In the past, she’s been torched and her head’s been blown off.

She had a face, too, that would scare small children.

But these days, the 15-foot-tall Baby Doll gets better treatment by those who see her as a beloved — yes, they do love her — Italian tradition.

Her face, drawn on paper that covers her ceramic head, is much softer and prettier now so those kids don’t run screaming.

Her head doesn’t blow up, and the villagers don’t burn her, either, mainly because there’s liability considerations in today’s sue-happy society.

Today, all she does is entertain the crowd at the Mount Carmel Society’s annual Our Lady of Mount Carmel Festival in Lowellville. She meets the Mount Carmel Band in the street outside the festival grounds, is escorted in and dances and spins while the band plays an Italian march.

Zambelli Fireworks of New Castle, Pa., provides extensions for her arms, which shoot off fireworks toward the sky for about 10 minutes.
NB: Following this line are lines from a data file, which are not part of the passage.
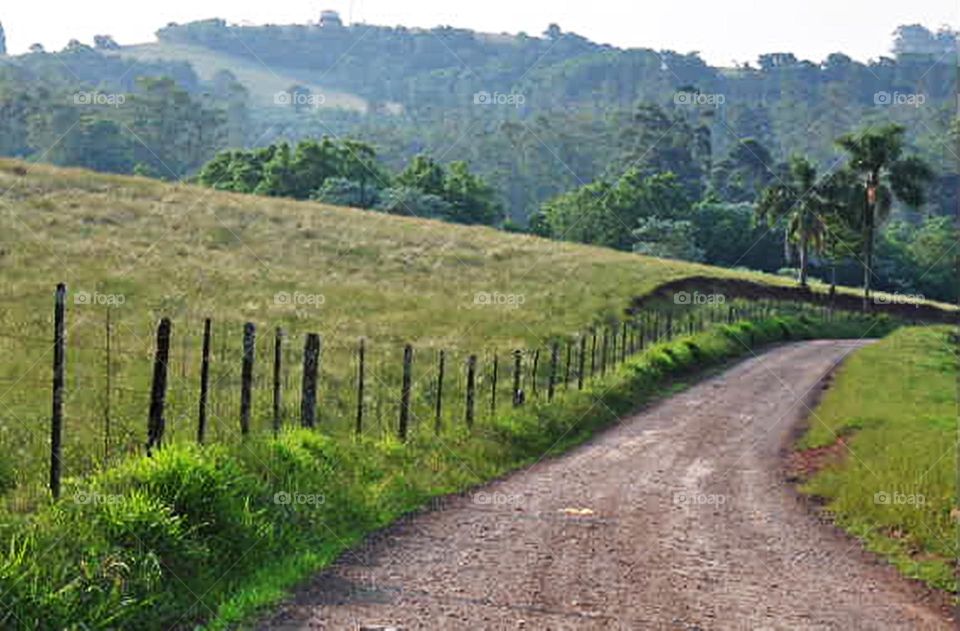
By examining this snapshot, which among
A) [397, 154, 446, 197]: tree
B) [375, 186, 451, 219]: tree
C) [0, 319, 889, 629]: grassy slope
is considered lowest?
[0, 319, 889, 629]: grassy slope

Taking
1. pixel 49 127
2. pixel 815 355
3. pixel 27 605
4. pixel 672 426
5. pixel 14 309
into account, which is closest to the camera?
pixel 27 605

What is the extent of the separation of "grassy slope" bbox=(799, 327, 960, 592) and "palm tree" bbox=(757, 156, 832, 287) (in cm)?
4025

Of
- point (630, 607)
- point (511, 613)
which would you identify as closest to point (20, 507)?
point (511, 613)

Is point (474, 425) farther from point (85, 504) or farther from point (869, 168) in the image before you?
point (869, 168)

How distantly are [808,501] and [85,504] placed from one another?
11547 millimetres

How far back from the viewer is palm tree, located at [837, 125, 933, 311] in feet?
206

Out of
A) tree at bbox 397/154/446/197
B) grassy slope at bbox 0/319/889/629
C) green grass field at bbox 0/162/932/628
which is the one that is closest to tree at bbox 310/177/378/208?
tree at bbox 397/154/446/197

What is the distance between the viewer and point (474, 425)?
1986cm

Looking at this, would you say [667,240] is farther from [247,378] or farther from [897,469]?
[247,378]

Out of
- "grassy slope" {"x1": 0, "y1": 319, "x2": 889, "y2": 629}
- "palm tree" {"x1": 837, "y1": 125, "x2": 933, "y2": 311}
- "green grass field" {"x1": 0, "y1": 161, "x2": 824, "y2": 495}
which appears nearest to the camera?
"grassy slope" {"x1": 0, "y1": 319, "x2": 889, "y2": 629}

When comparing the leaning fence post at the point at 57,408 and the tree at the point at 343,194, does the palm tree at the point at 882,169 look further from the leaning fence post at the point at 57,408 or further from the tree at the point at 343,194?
the leaning fence post at the point at 57,408

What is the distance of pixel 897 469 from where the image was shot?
635 inches

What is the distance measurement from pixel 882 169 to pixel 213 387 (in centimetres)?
5545

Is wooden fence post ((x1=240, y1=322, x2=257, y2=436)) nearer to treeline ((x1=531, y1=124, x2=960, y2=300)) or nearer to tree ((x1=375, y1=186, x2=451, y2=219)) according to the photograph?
treeline ((x1=531, y1=124, x2=960, y2=300))
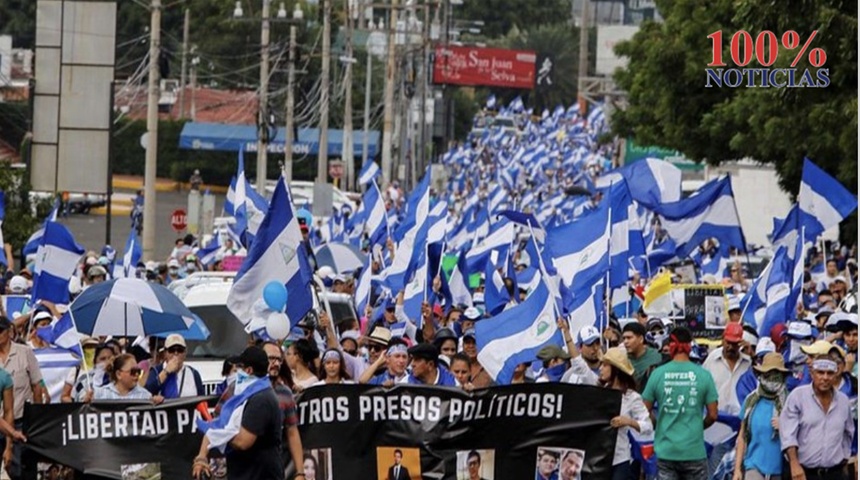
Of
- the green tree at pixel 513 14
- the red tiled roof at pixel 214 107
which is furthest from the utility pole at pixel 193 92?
the green tree at pixel 513 14

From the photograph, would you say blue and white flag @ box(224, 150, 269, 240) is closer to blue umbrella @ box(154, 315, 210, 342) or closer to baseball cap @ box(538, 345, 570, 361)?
blue umbrella @ box(154, 315, 210, 342)

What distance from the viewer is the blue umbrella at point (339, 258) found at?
90.1 ft

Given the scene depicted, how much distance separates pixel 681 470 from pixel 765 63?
1605 centimetres

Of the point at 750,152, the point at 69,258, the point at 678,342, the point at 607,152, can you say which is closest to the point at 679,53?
the point at 750,152

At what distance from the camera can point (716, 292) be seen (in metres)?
21.9

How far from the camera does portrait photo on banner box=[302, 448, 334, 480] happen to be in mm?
13508

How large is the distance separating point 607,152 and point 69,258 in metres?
76.3

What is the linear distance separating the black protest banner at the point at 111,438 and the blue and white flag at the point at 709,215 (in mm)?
12565

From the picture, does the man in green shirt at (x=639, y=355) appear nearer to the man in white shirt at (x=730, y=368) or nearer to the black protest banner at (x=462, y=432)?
the man in white shirt at (x=730, y=368)

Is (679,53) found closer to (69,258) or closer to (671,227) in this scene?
(671,227)

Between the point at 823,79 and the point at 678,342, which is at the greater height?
the point at 823,79

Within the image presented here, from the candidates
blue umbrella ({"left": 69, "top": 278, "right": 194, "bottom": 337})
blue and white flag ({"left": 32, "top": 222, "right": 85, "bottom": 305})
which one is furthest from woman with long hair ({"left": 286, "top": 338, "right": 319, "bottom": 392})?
blue and white flag ({"left": 32, "top": 222, "right": 85, "bottom": 305})

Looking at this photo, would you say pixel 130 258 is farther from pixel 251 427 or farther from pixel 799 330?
pixel 251 427

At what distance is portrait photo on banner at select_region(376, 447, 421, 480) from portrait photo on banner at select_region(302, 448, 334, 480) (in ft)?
0.98
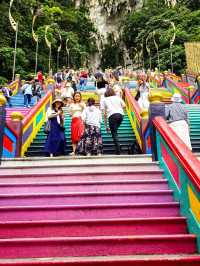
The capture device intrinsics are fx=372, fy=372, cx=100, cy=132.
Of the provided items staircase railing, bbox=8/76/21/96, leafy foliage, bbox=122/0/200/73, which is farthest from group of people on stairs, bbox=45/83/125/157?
leafy foliage, bbox=122/0/200/73

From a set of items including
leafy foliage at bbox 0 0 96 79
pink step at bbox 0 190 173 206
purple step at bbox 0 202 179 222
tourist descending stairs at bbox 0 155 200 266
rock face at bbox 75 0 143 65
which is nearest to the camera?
tourist descending stairs at bbox 0 155 200 266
In the dance’s finale, fireworks also shoot off from a rod sticking up from her head.

Oh, but there was a day, Mount Carmel Society President Bob Coppola remembered Tuesday, the eve of the festival.
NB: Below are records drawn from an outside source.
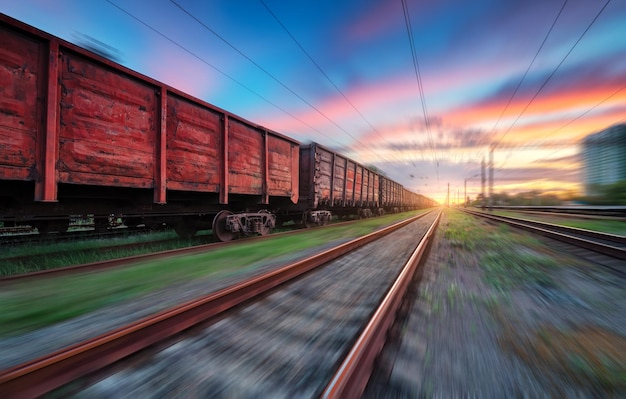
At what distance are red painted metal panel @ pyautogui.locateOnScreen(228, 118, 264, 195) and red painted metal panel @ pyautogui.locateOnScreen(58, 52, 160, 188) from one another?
6.24 ft

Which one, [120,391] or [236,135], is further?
[236,135]

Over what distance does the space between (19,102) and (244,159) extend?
405 centimetres

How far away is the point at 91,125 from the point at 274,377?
446cm

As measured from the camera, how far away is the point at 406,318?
2.51 m

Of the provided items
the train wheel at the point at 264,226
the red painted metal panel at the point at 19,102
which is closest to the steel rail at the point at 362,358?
the red painted metal panel at the point at 19,102

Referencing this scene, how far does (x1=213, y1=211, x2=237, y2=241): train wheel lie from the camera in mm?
6605

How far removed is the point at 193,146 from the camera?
550cm

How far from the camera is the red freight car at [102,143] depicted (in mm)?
3344

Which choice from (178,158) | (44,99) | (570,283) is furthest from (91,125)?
(570,283)

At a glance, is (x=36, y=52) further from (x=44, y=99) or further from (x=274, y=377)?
(x=274, y=377)

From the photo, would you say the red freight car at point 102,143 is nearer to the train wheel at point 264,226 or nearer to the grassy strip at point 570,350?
the train wheel at point 264,226

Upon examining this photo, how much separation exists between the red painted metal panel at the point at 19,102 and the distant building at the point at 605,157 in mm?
49172

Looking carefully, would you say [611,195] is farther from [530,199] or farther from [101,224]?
[101,224]

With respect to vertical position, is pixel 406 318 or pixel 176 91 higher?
pixel 176 91
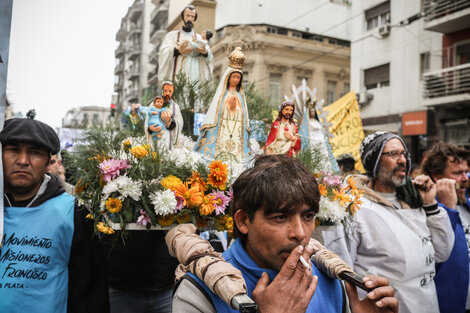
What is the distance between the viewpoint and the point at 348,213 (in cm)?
255

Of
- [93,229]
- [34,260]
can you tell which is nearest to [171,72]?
[93,229]

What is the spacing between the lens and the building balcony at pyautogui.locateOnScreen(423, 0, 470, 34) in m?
13.3

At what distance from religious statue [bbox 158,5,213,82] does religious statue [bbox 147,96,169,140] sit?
0.91 meters

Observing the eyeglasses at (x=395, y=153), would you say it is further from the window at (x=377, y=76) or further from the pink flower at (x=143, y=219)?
the window at (x=377, y=76)

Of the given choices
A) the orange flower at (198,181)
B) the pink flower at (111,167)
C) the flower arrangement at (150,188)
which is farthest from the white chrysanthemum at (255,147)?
the pink flower at (111,167)

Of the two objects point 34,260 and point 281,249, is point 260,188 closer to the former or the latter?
point 281,249

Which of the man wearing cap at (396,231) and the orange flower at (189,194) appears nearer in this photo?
→ the orange flower at (189,194)

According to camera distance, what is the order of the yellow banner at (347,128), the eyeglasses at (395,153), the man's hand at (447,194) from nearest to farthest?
1. the eyeglasses at (395,153)
2. the man's hand at (447,194)
3. the yellow banner at (347,128)

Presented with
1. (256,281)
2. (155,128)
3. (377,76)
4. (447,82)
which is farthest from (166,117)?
(377,76)

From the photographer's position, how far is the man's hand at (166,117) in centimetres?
315

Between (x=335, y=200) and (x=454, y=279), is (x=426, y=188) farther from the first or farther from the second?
(x=335, y=200)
He contemplated the history of the papier maché giantess as she stood in the driveway of a Struthers house where her keeper, society member Frank Speziale, stores her throughout the year. The house belongs to a relative of Speziale.
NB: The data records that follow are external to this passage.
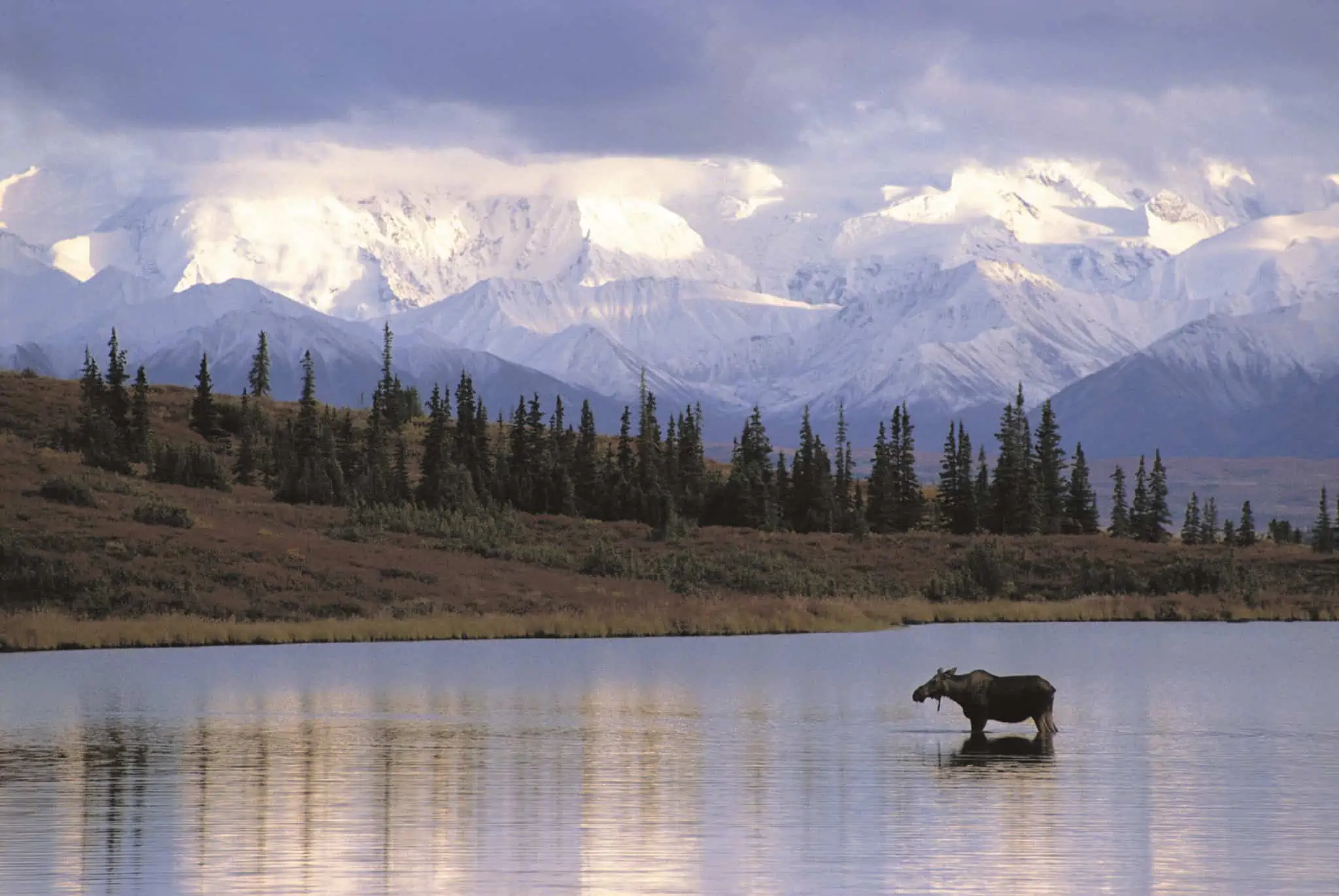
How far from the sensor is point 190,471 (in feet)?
405

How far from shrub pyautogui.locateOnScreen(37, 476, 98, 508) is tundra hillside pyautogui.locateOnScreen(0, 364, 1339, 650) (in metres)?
0.15

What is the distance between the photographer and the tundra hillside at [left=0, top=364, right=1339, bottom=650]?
78.5 metres

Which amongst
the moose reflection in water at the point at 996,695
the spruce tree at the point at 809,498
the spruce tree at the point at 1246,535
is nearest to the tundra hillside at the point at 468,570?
the spruce tree at the point at 809,498

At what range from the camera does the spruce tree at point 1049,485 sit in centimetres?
15588

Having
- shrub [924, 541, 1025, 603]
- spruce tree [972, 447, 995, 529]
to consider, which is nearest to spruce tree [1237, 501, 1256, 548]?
spruce tree [972, 447, 995, 529]

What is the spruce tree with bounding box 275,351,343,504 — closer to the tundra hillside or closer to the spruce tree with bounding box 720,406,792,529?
the tundra hillside

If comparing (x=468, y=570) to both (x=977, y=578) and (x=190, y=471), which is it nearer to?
(x=977, y=578)

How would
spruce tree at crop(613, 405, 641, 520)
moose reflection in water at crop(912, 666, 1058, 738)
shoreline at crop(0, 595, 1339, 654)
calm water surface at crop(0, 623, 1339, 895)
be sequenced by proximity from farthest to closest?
spruce tree at crop(613, 405, 641, 520) < shoreline at crop(0, 595, 1339, 654) < moose reflection in water at crop(912, 666, 1058, 738) < calm water surface at crop(0, 623, 1339, 895)

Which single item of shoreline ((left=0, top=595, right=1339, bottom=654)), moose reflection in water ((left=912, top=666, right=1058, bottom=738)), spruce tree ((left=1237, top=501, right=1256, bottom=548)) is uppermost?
spruce tree ((left=1237, top=501, right=1256, bottom=548))

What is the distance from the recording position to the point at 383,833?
1093 inches

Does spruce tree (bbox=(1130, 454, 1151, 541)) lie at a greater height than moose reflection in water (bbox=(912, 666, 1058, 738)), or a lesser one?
greater

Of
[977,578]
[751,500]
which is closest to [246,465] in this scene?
[751,500]

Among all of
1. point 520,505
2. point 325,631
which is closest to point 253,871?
point 325,631

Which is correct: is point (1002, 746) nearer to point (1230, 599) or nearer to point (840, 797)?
point (840, 797)
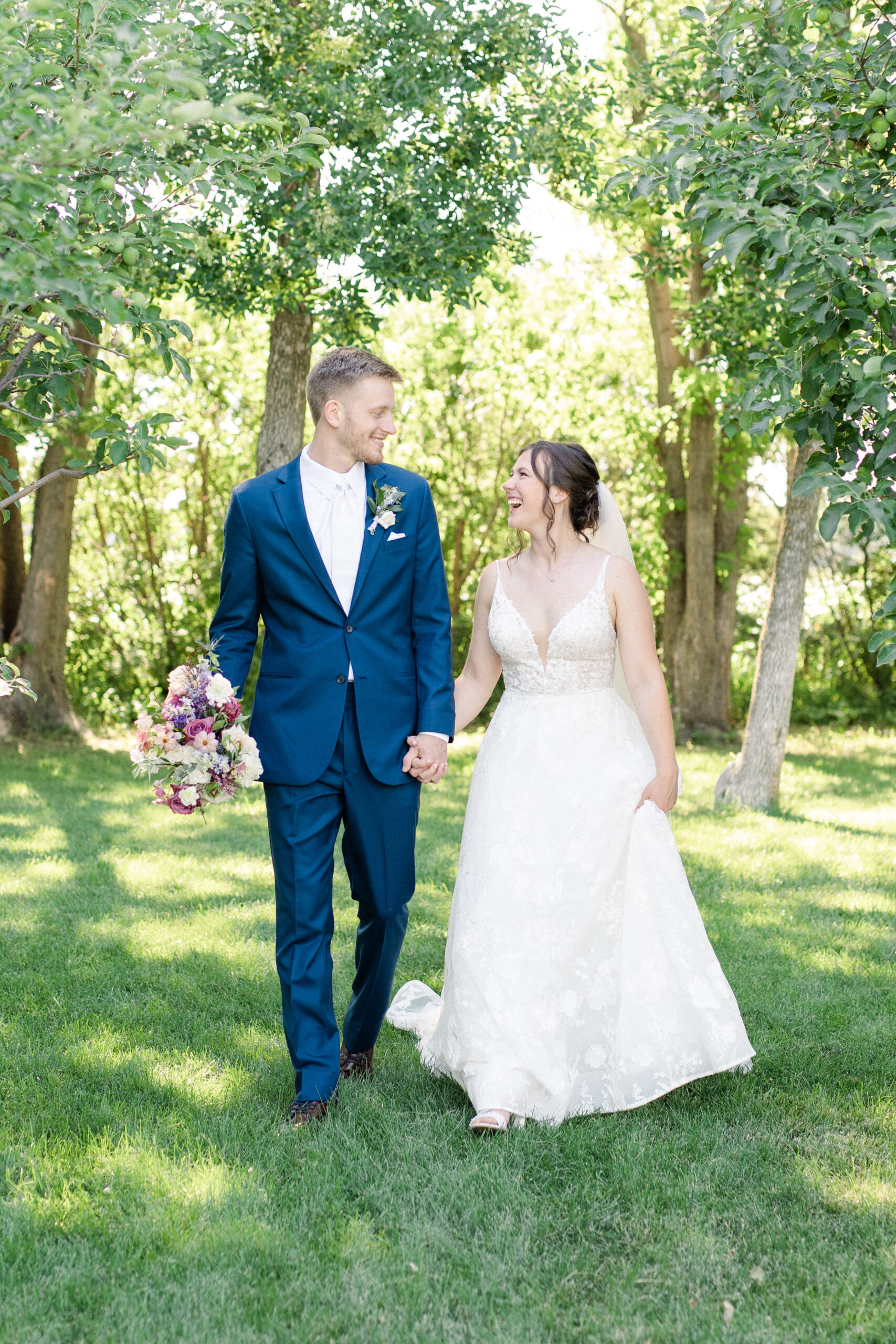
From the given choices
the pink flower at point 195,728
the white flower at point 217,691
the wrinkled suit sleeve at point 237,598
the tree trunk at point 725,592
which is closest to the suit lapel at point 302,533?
the wrinkled suit sleeve at point 237,598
When he was a kid, Coppola said, the dance finale also included a fireworks bomb that took off the doll’s head.

In the old days in southern Italy, he said, it was even more extreme, because she signified a witch. She was set on fire, and her burning was a symbolic cleansing of the sins and troubles of the past year.

“The guy would throw it [the doll] and it would land wherever, and they’d watch it burn,” said Speziale, who’s been the feet of the Lowellville doll since 1981 — she’s hollow inside, and he wears her while he guides her through her dance. He took over the task from his uncle, Carmen Carcelli, who made the doll to the authentic size and with the same materials as in the old country.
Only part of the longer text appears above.